I fear that I am missing out on life. Don’t get me wrong, I am happy. I love my friends. I love my family. I love my home, but there is just this aching feeling that there is something more out there.
I have a passion in life to help people. I have a passion in life to be a part of creating art. I want to write. I want to act. I want to produce. I want to direct. I want to live life creating magic, because art is magical.
“The only way to get rid of a shadow is to turn off the lights, to stop running from the darkness, and face what you fear…head on.”
I’m going to turn off the lights. I am going to tell my fears to shut up. I’m going to stop running from the doubt and insecurities that I cannot make it on my own. In order to face what I fear, head on. I am going to make a plan—of where I want to be and who I want to be. I am going to weigh the pros and cons of moving out. I am going to make a budget. I am going to make a plan to be where I want to be. Everything takes time. In one year, I want to be out and on my own. There are a few cities I have in mind. During this one year, I want to make a visit to each to see what city is the perfect one for me.

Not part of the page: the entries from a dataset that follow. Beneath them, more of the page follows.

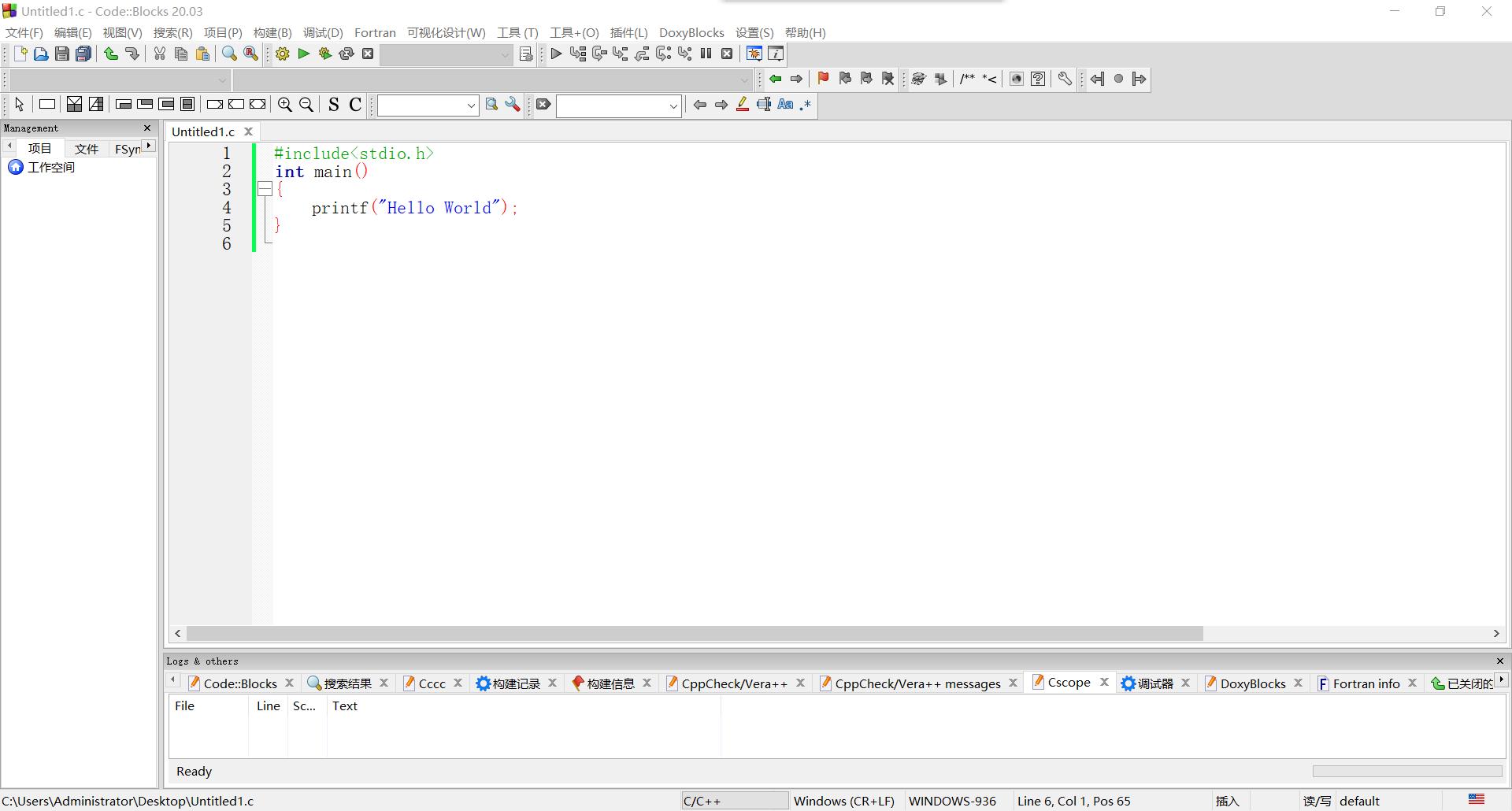 Codeblocks代码编辑器中文版v20.03(C/Cks/Fortran)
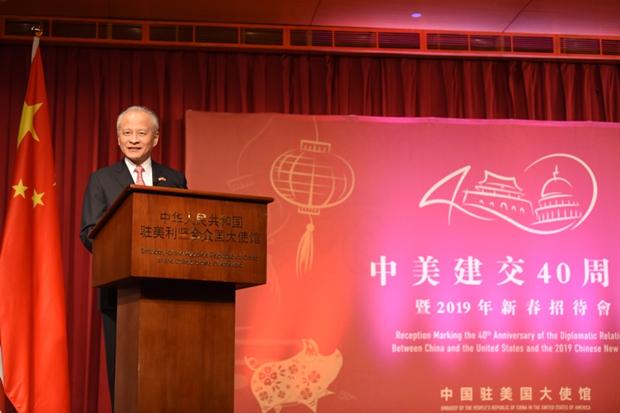 崔天凯大使 图自中国驻美国大使馆(下同)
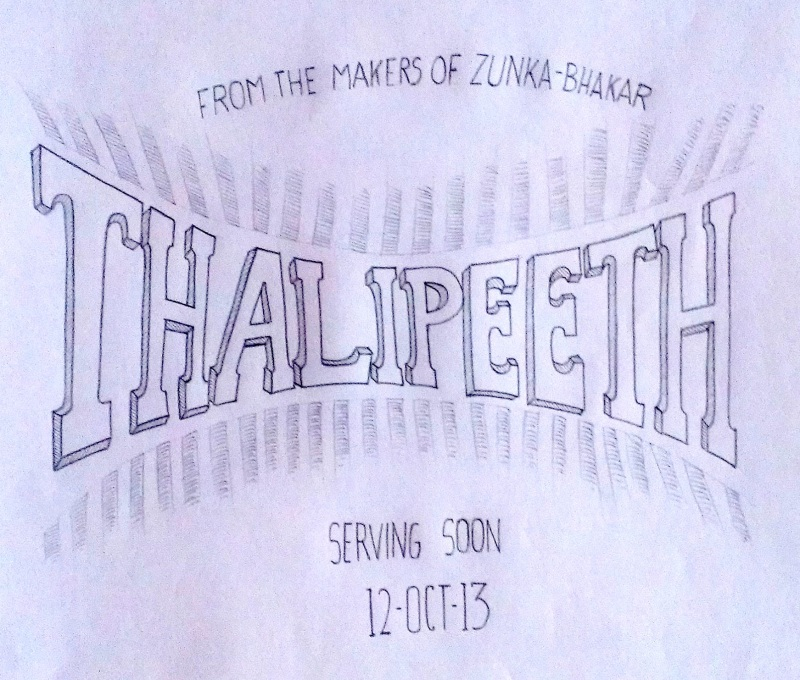 Thalipeeth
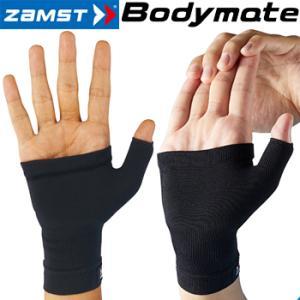 ZAMST(ザムスト)日本正規品 Bodymate(ボディーメイト)手のひら 手のひら用サポーター ...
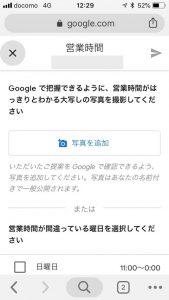 Googleマイビジネス掲示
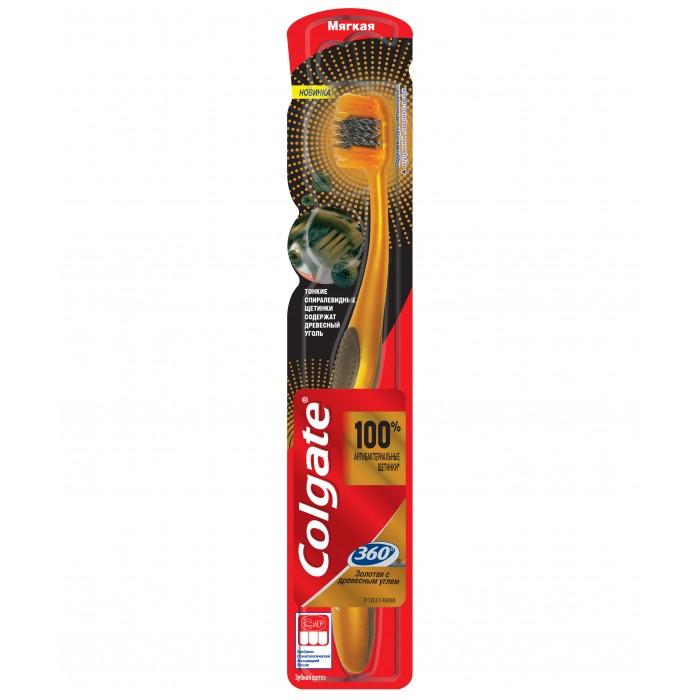 Colgate Зубная щетка Золотая с древесным углем мягкая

A long time ago, I was at church camp. We were in a prayer meeting. I heard God say, “Something amazing will happen in your life.” The number 26 appeared on the wall. Whether you believe this or not, it still means something to me. Shortly, after I turned 26 (about two months ago) I was reminded of this. I never knew what the 26 meant…26 days, 26 weeks, 26 years, 26 months??? I have a feeling now that 26 means this year. During my 26th year, something amazing will happen. I still have ten months to figure it out.